Se c’è un film che si porta dietro una specie di maledizione faraonica, questo è l’ultimo film di Terry Gilliam, L’uomo che uccise Don Chisciotte, previsto in chiusura del festival di Cannes fuori concorso
Innanzitutto, va detto che questo film Gilliam lo tiene nel cassetto da vent’anni. Era il 1998 quando scrisse la sceneggiatura e aveva in mente Jean Rochefort nel ruolo di Don Chisciotte e Johnny Depp in quello di Toby Grisoni / Sancho. Iniziarono le riprese del film e qui comincia la iella che non ha più abbandonato questo progetto. Si stava girando in Spagna, quando un’improvvisa alluvione e i problemi di salute di Rochefort interruppero la realizzazione del film. Gilliam perse i diritti sulla sceneggiatura, recuperandoli solo nel 2006, ma anche le seconde riprese non ebbero esito per difficoltà finanziarie e gli impegni degli attori. Dovette cambiare tre Don Chisciotte e quattro Grisoni, poi, di nuovo, non se ne fece di nulla.
Finalmente nel 2017 Gilliam riuscì a finire le riprese con Jonathan Pryce, Don Chisciotte e Adam Driver, Toby Grisoni
Il film avrebbe dovuto concorrere alla palma d’oro di Cannes, invece il produttore del film, Paulo Branco, sostenendo di detenerne in pieno i diritti, lo ha tassativamente proibito. È stato deciso, allora, di proiettarlo fuori concorso a fine manifestazione, ma Branco vorrebbe impedire anche questo e spetterà al tribunale di Parigi decidere sulla sorte del film alla mostra di Cannes. Come se non bastasse Terry Gilliam ha avuto un ictus, non grave, ma i medici escludono che, ammesso che sia proiettato, possa partecipare alla serata finale del festival.

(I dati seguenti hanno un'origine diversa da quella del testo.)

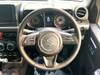 SUZUKI OTHER
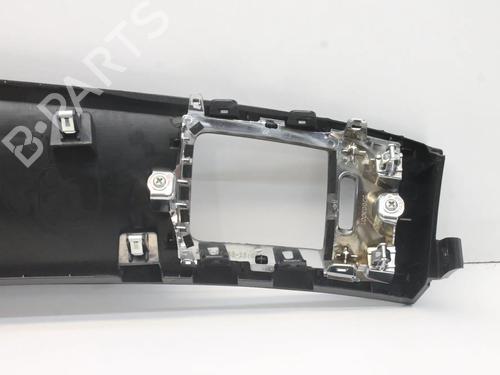 Andre NISSAN PULSAR Hatchback (C13) 1.2 DIG-T | BP39807801O1 - Image 5
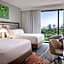 HALL Park Hotel, Autograph Collection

Come spesso Gilliam fa, la trama del film si ispira molto liberamente al Don Chisciotte di Cervantes, che riscrive ambientato ai nostri giorni con continui passaggi fra realtà e illusione
Un vecchio impazzisce e si persuade di essere Don Chisciotte e scambia Toby Grisoni, un consulente pubblicitario, per il suo fido scudiero Sancho Panza. Insieme inizieranno un viaggio surreale a cavallo fra il nostro tempo e il XVII secolo. Al contrario di Sancho, che mantiene sempre il suo buon senso pratico, Grisoni comincia a entrare nel mondo allucinato del vecchio e, alla fine, non distingue più i sogni dalla realtà.
Molto gilliamiano, dunque, e molto è lecito aspettarsi da questo film
Speriamo che, finalmente, la maledizione che lo sta perseguitando da vent’anni finisca una buona volta e si riesca a vedere sia il film, proiettato tranquillamente in tutte le sale, sia il regista di nuovo in forma. Perché a Terry Gilliam si vuol bene. Da quando era l’animatore dei Monty Python, a I banditi del tempo, a Brazil, a L’esercito delle 12 scimmie, a Tideland il suo gusto straordinario per la surrealtà è un marchio inconfondibile. È possibile che ci sia anche qualcuno che non lo apprezza, ma chi lo ama, lo ama incondizionatamente.